EPCA also said it had no advance warning of the ‘unprecedented’ adverse weather conditions in the national capital last week that resulted in air pollutions levels touching ‘severe’ and ‘emergency’ levels in the Delhi-NCR region. It called for “better weather forecasts”.
Crop burning in northern states is often cited as one of the biggest reasons behind high levels of air pollution in the city. The Delhi government was set to introduce an ‘odd-even’ road rationing scheme from 13 November, but shelved the plan after the National Green Tribunal (NGT) ruled against the several exemptions provided in the scheme.
In December 2016, the Supreme Court had approved a graded response action plan (GRAP) to tackle air pollution in Delhi and adjoining cities. The plan’s main objective was to institutionalize measures to tackle air pollution emergencies in the city, giving a clear direction about steps to be taken by central and state authorities at each level of air quality. GRAP, which was notified by the union environment ministry in January 2017, classifies air pollution into four categories of air quality—moderate to poor, very poor, severe, very severe or emergency.

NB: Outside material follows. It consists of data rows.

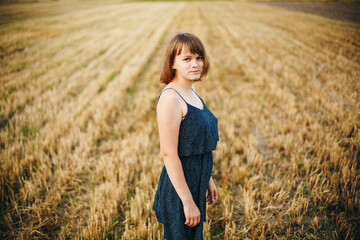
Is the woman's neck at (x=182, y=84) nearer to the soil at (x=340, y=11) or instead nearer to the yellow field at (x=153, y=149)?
the yellow field at (x=153, y=149)

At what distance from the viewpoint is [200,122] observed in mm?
1379

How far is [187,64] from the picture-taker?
1371mm

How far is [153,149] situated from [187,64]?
2507 millimetres

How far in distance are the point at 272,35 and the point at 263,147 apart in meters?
11.7

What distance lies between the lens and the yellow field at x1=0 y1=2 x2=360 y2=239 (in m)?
2.31

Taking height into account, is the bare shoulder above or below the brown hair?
below

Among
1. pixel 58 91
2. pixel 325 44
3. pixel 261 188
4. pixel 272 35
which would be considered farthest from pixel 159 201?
pixel 272 35

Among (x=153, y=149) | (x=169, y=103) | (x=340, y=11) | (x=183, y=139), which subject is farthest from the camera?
(x=340, y=11)

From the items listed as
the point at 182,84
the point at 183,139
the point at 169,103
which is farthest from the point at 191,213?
the point at 182,84

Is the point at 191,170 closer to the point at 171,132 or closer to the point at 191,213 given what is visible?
the point at 191,213

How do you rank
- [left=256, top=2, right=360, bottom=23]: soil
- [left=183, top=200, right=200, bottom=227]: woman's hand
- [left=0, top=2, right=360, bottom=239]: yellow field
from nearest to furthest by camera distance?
[left=183, top=200, right=200, bottom=227]: woman's hand < [left=0, top=2, right=360, bottom=239]: yellow field < [left=256, top=2, right=360, bottom=23]: soil

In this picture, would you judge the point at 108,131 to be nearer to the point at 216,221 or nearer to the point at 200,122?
the point at 216,221

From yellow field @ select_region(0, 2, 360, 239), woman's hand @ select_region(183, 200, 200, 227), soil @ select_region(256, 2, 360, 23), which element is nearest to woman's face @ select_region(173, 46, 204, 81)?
woman's hand @ select_region(183, 200, 200, 227)

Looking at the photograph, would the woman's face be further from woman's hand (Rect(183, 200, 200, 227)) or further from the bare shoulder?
woman's hand (Rect(183, 200, 200, 227))
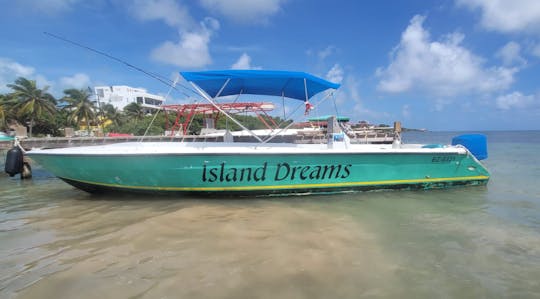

The suggestions by EPCA, which is tasked with implementation of the comprehensive pollution-tackling plan in the Delhi-NCR, were made in its latest submissions on Monday to the Supreme Court on GRAP’s implementation and learning from first smog emergency of 2017.
In its report to SC, EPCA said, “the fact is that while crop burning from Punjab and Haryana is a contributory factor it is not the only problem during winter in this region.” “Last year adverse weather and lack of long-term action resulted in similar smog episodes during December and January. So, there may be a need for additional emergency measures like closure of all coal based thermal plants and industries in the region,” said EPCA, in its report to SC.
It noted that currently SC had imposed a ban on pet coke and furnace oil, but there may be a requirement to temporarily halt all other air pollution sources during peak smog periods.
It also sought a “ban on all diesel vehicles on roads/and or stickers of fuel and age on all vehicles through PUC (pollution under control) certificates so that based on level of threat, categories of vehicles can be prohibited from plying.”
EPCA, however, clarified that it will discuss these measures with the union ministry of environment, forest and climate change (MoEF&CC) and the Central Pollution Control Board (CPCB) task force next week and inform SC of any directions required.
It also called for “better weather forecasts so that agencies have advance notice of the measures that need to be taken”.
“This year, the last information EPCA had on the prevailing weather conditions was on 6 November 2017. This did not provide any warning of the kind of anti-cyclonic weather disturbance that was happening in the upper circulatory system and the impending problems it would bring. EPCA is now given to understand from weather experts, including IMD, that the situation of the past few days was unprecedented,” said EPCA’s report to the apex court.
“...across the world, where such smog alert systems are in place, a robust and reliable weather forecasting system is essential for action. EPCA is now working with the ministry of earth science and IMD to see how this forecast and predictions can be improved,” it added.
EPCA also said that there is a need for a vastly strengthened system of health advisories and their wide dissemination to people to take preventive action.